It'd be a better article if he weren't so busy mocking people on the other side of the argument from him by exaggerating to absurdity.
What I've run into, which I find discouraging for the field and personally, is SF advocates who insist that anything that isn't absolutely provably possible according to our current science is fantasy. So, for example, anything with FTL travel of any kind is actually fantasy. Which I have two problems with: (1) It assumes we've got the whole universe figured out. Um, have none of these people looked at the history of science for five consecutive seconds? Humanity has thought we had it all figured out before, and there's always been some surprise waiting to turn our whole understanding upside-down. I'm not so arrogant as to assume the universe is done with us on that score.
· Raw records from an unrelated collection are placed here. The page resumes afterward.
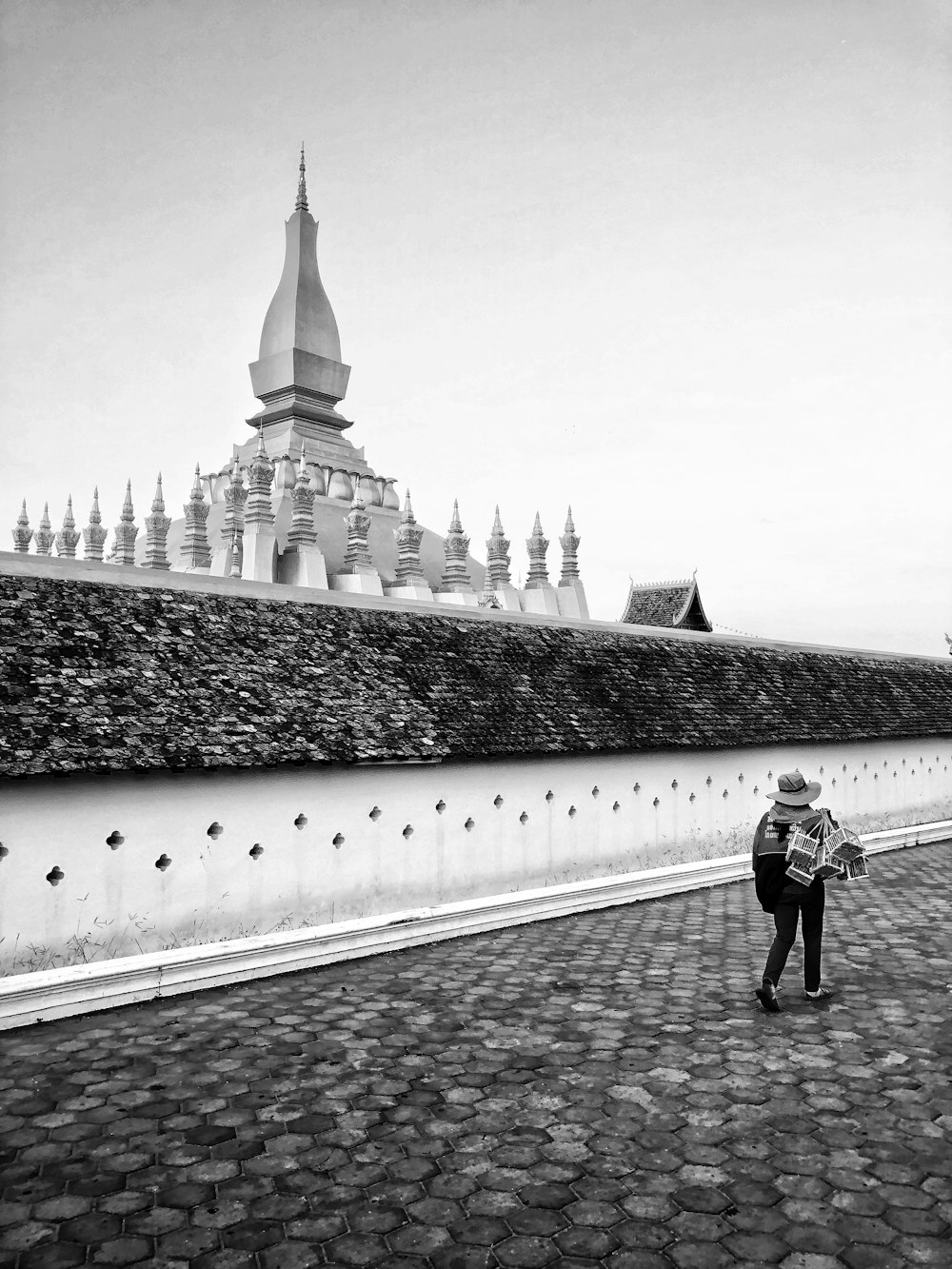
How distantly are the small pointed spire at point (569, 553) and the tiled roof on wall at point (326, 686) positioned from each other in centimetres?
749

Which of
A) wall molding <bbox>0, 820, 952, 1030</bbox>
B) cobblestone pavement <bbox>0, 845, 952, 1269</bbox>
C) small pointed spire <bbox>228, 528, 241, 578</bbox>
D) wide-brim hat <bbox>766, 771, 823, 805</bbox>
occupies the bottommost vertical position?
cobblestone pavement <bbox>0, 845, 952, 1269</bbox>

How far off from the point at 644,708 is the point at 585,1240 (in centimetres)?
1051

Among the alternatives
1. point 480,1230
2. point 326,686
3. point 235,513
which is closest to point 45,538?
point 235,513

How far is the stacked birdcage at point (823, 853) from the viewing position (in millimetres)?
6914

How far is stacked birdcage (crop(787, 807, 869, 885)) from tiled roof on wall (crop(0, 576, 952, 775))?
470cm

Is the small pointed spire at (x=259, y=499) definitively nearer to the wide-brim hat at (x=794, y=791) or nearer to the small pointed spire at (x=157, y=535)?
the small pointed spire at (x=157, y=535)

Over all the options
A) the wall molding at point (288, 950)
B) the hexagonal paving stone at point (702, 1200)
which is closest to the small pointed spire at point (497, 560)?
the wall molding at point (288, 950)

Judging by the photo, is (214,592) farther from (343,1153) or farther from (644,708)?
(343,1153)

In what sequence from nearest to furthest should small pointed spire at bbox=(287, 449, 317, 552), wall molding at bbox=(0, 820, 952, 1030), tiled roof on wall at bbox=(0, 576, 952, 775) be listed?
wall molding at bbox=(0, 820, 952, 1030) → tiled roof on wall at bbox=(0, 576, 952, 775) → small pointed spire at bbox=(287, 449, 317, 552)

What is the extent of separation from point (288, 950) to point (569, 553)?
17657mm

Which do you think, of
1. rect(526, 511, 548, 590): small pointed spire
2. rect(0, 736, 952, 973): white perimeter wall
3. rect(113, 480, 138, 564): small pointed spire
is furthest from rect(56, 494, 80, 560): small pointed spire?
rect(0, 736, 952, 973): white perimeter wall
(2) is more concerning to me: It turns science fiction, the literature of ideas, into a dead end. How many of the scientific advances we enjoy today were created by people who were inspired by classic Star Trek and its ilk? Nobody holds Star Trek up as a bastion of scientific rigor, but what it did do was get people thinking what if.... And the same goes for a lot of the Golden Age SF; much of the science was shaky at best, or has since been thoroughly disproven, but those ideas got people thinking about ways to make them come true, and some pretty awesome stuff has come out of that pursuit. A lot of people imprinted on "science is cool!" from sources that many of SF's hardest-core fans would now insist aren't science fiction.
And that's just sad.
(For the record, I like both SF and fantasy, to the point that I generally forget to distinguish them as separate genres. Tell me a good story, I'm happy.)
(New Coke, however, was a diabolical plot against western civilization.)